- The paper introduces an LLM-powered system that converts natural language queries into detailed semantic analytics pipelines.
- It integrates a vision-based partitioner, distributed document engine, and a query planner to overcome traditional RAG limitations.
- The system demonstrates robust performance with superior document segmentation and a 72% accuracy in query planning on real-world data.
Aryn: An LLM-Powered Unstructured Analytics System
This paper introduces Aryn, an LLM-powered unstructured analytics system designed to perform complex semantic analyses on large collections of unstructured documents. Aryn leverages a declarative query processing approach, allowing users to specify queries in natural language, which the system then translates into a semantic plan for execution. The system incorporates several key components, including Sycamore, a distributed document processing engine; Luna, a query planner; and the Aryn Partitioner, which converts raw documents into a structured format suitable for analysis. The paper demonstrates Aryn's capabilities through a real-world use case involving the analysis of NTSB accident reports.
Use Cases, Challenges, and Design Tenets
The paper highlights several enterprise use cases that motivate the development of Aryn. These include building AI assistants for customer support, creating Q&A systems for manufacturing, summarizing patient records, conducting financial analysis, and analyzing legal documents. The key challenge addressed is the limitation of traditional RAG approaches, which struggle with complex reasoning, large datasets, and documents containing tables, graphs, and images. The paper argues that RAG accuracy degrades quickly as one asks more complex questions, adds more data, or works with more complex data. To overcome these limitations, the design of Aryn is guided by three tenets: leveraging LLMs for their strengths while incorporating human expertise, using visual models to enhance document understanding, and ensuring explainability of results.
System Architecture and Components
Figure 1: A high-level architectural overview of the Aryn system, illustrating the interplay between the Aryn Partitioner, Sycamore, and Luna.
Aryn's architecture (Figure 1) comprises three primary components: the Aryn Partitioner, Sycamore, and Luna.
Aryn Partitioner
The Aryn Partitioner is responsible for segmenting raw documents into structured components. It employs a vision-based document segmentation model based on the Deformable DETR architecture, trained on the DocLayNet dataset. The model achieves a mean average precision (mAP) of 0.602 and a mean average recall (mAR) of 0.743 on the DocLayNet competition benchmark, outperforming a document API from a large cloud vendor, which achieved only an mAP of 0.344 with an mAR of 0.466. The partitioner also incorporates table extraction using the Table Transformer model, image processing, and OCR capabilities.
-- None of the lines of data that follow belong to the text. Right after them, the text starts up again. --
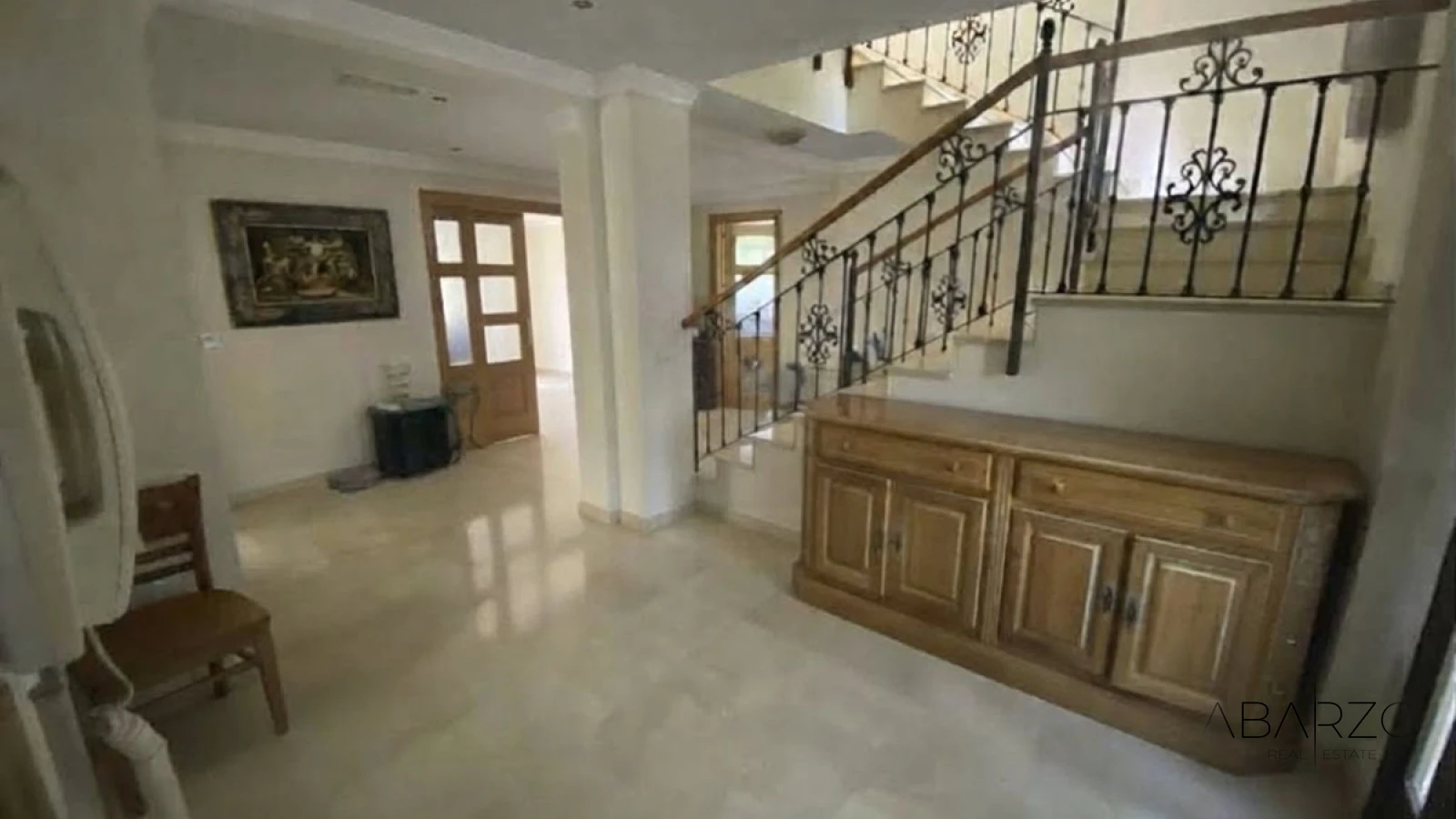 Exklusive Villa in Parcelas del Golf, Aloha mit privatem Pool und Dachterrasse — interior, Nueva Andalucía, Marbella (10 of 34)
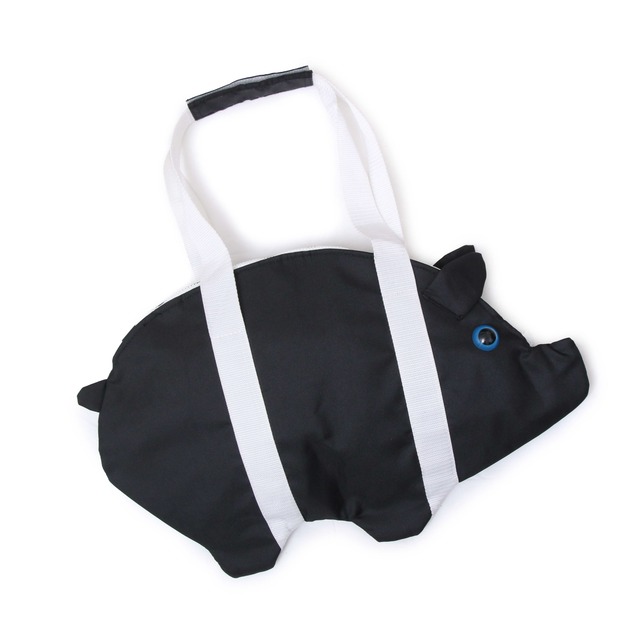 PopKiller PigHandBag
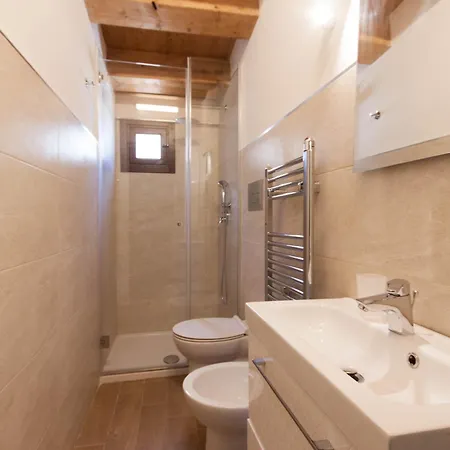 شقة Verdirooms158 كاستيلاّماري ديل غو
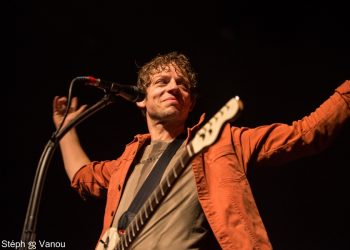 Bernhoft - 2018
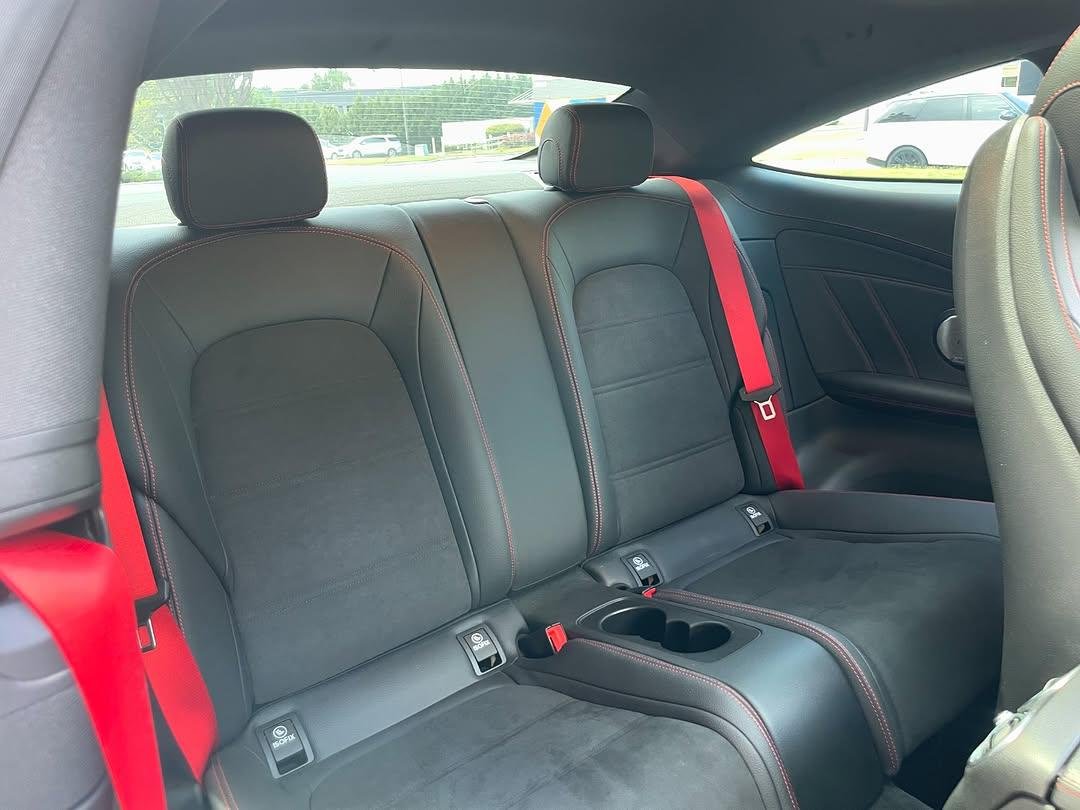 2019 Mercedes C43 AMG - Image 4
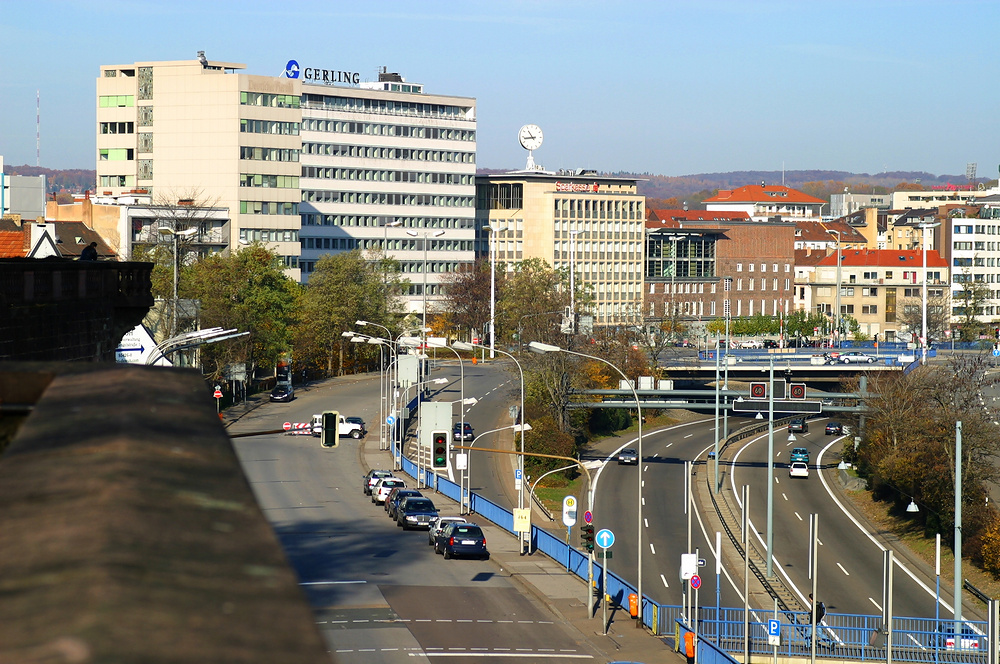 Innenstadt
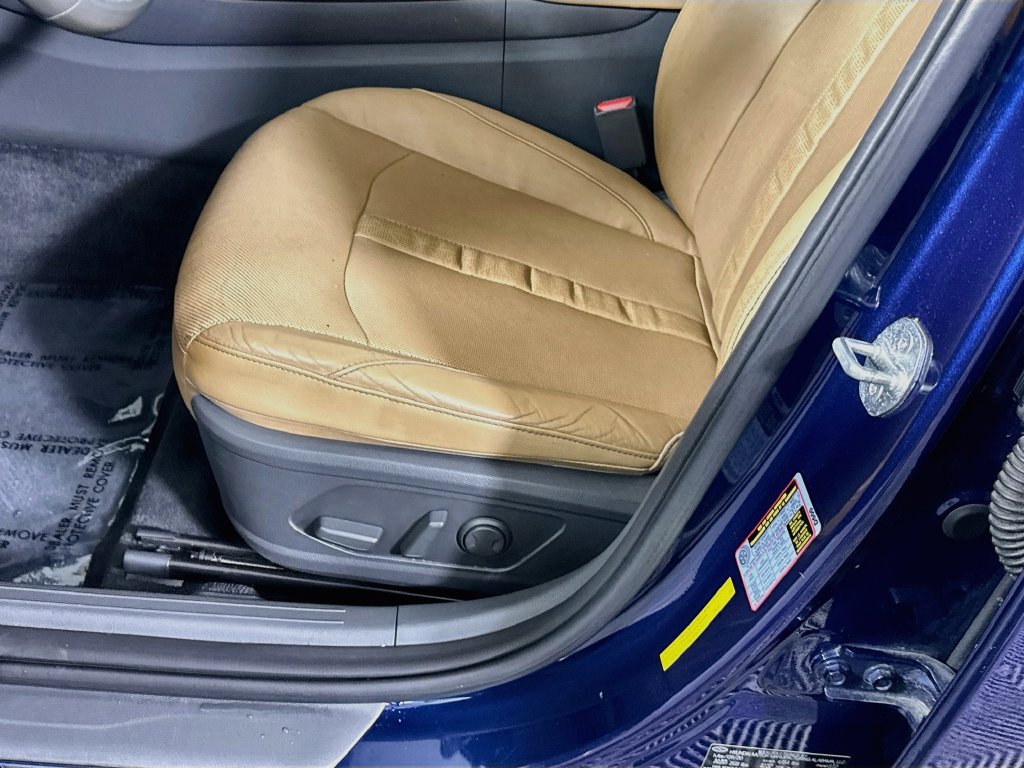 Used 2020 Hyundai Sonata Limited w/ Cargo Package FWD image 26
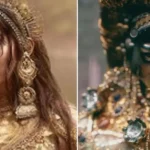 নোৰা ফতেহিৰ কপি-কেট বিতৰ্ক: নেটফ্লিক্সৰ পৰা কি 'চুৰি' কৰিছিল?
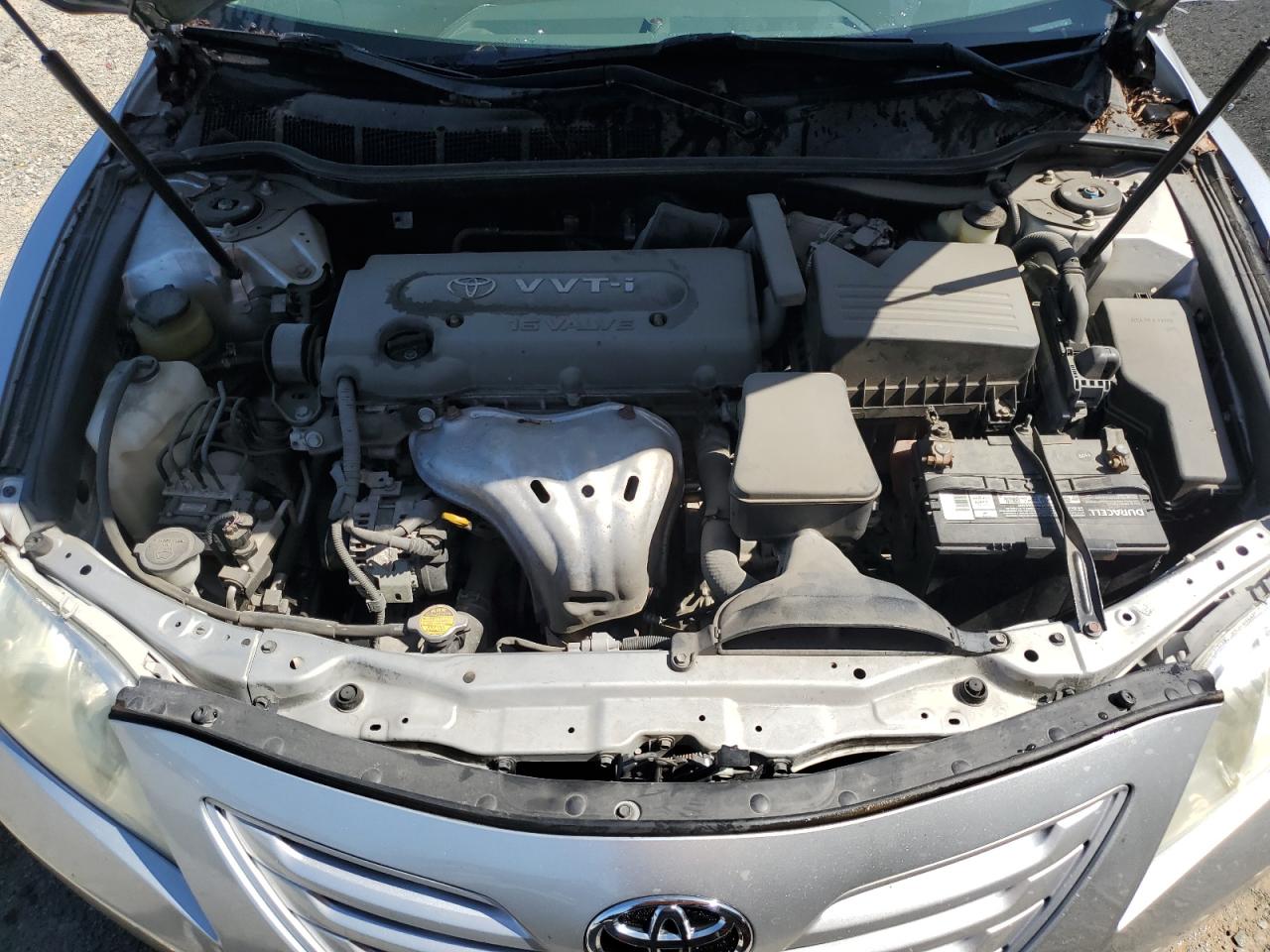 4T1BE46K47U115712 2007 Toyota Camry Ce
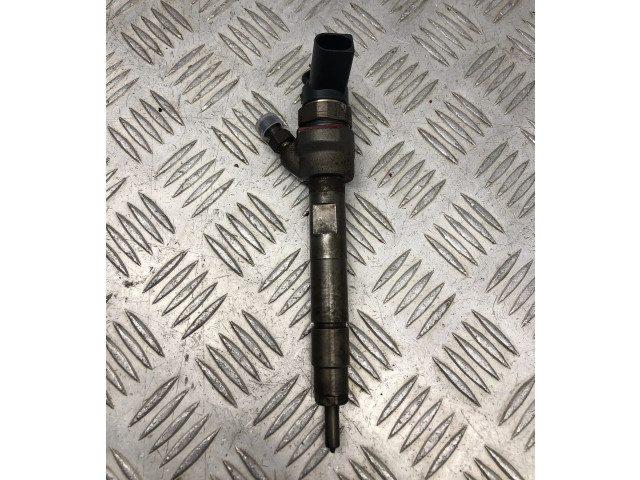 Vstřikovač 7823452, 0445010519   BMW 1 F20 F21  pro naftový motor 1.6 N47d16a 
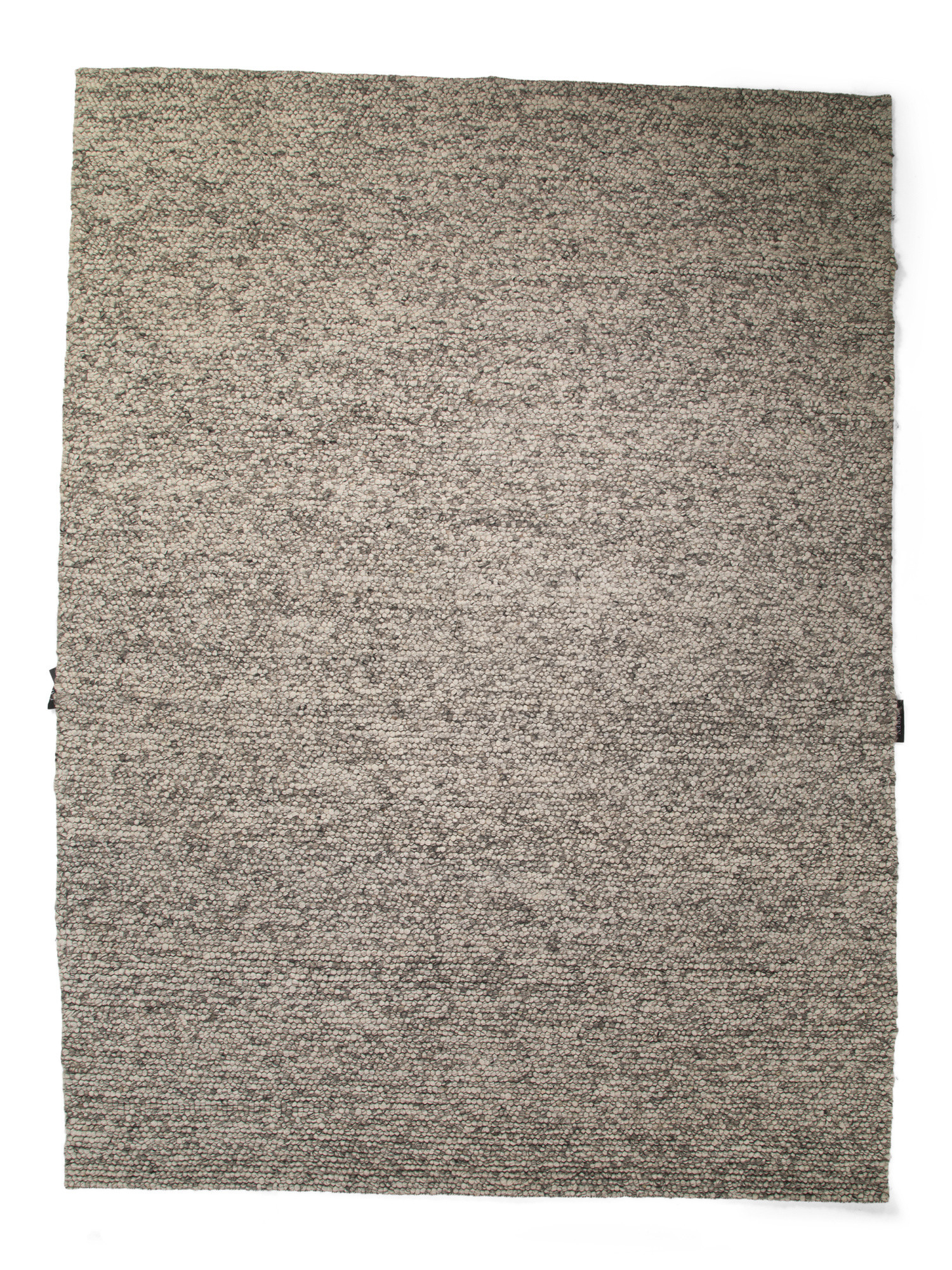 9x12 Wool Blend Carisbrooke Handmade Textured Area Rug | TJ Maxx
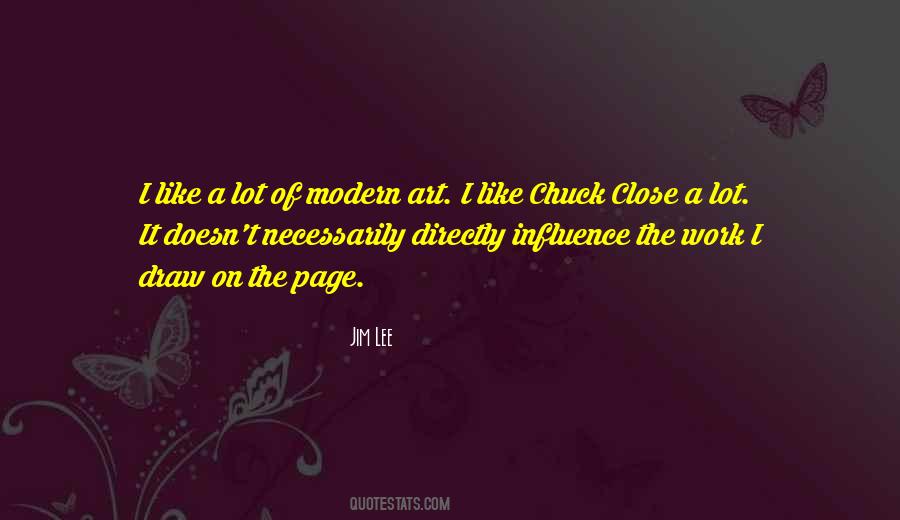 Chuck It Quotes #166983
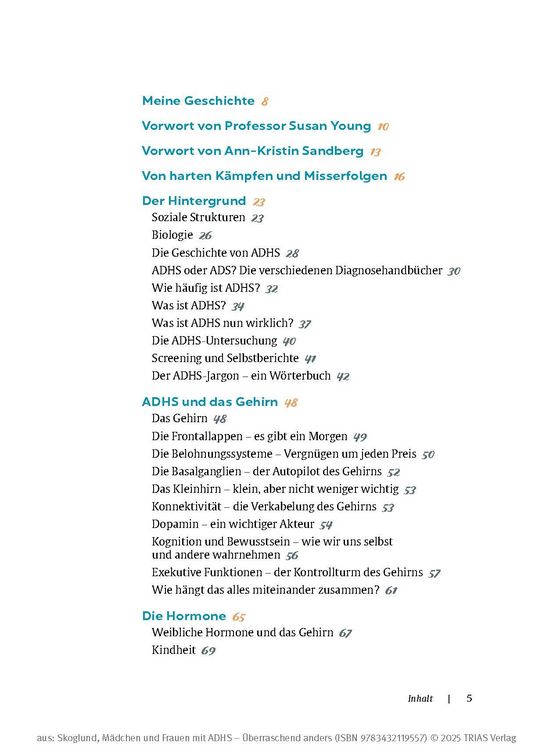  M dchen Und Frauen Mit ADHS Online Kaufen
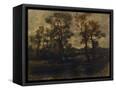 Canvas Black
Figure 2: An example of the Aryn Partitioner's output on an NTSB accident report, showcasing the identification of tables and cells.
Sycamore
Sycamore is a document processing engine built on DocSets, which are reliable distributed collections of hierarchical documents represented as semantic trees. It provides a set of transformations for ETL and analytics, including flattening, embedding, filtering, summarizing, and extracting information. Sycamore integrates with LLMs to power many of these transformations, with lineage tracking for debugging. The system adopts a Spark-like execution model, with operations pipelined and executed lazily. Sycamore is built on top of the Ray compute framework, which provides primitives for distributing Python objects.
Luna
Luna is the query layer that translates natural language questions into semantic query plans. It uses LLMs to construct query plans that users can inspect and validate, providing explainability and enabling debugging. Luna incorporates a combination of traditional data-processing operators (count, aggregate, join) and semantic operators (llmFilter, llmExtract). The framework achieved a 72% accuracy on a micro-benchmark using questions from financial customers on an earnings report dataset, and questions for the NTSB reports.
Figure 3: A visual representation of Luna's query execution workflow, illustrating the steps involved in processing a natural language query.
The paper references existing work on natural language to SQL translation, LLM-based query generation, and the use of LLMs for specific ETL tasks. It differentiates Aryn by its broader set of LLM-based operations, focus on hierarchical datasets, and emphasis on interactive interfaces. The authors position Aryn within the landscape of end-to-end systems like ZenDB, LOTUS, EVAPORATE, CHORUS and Palimpzest, emphasizing Aryn's human-in-the-loop paradigm. The Aryn Partitioner is contextualized within research on document segmentation and object detection models like DETR and Deformable DETR, as well as multi-modal models such as Donut and LayoutLMV3.
Conclusion
Aryn represents a significant step toward unifying unstructured and structured analytics by leveraging LLMs to process multi-modal datasets. The system's human-in-the-loop design acknowledges the limitations of current models while providing a path for future improvements. Key areas for future work include developing more robust data and querying abstractions, exploring knowledge graphs, and building more scalable systems for processing large multi-modal repositories.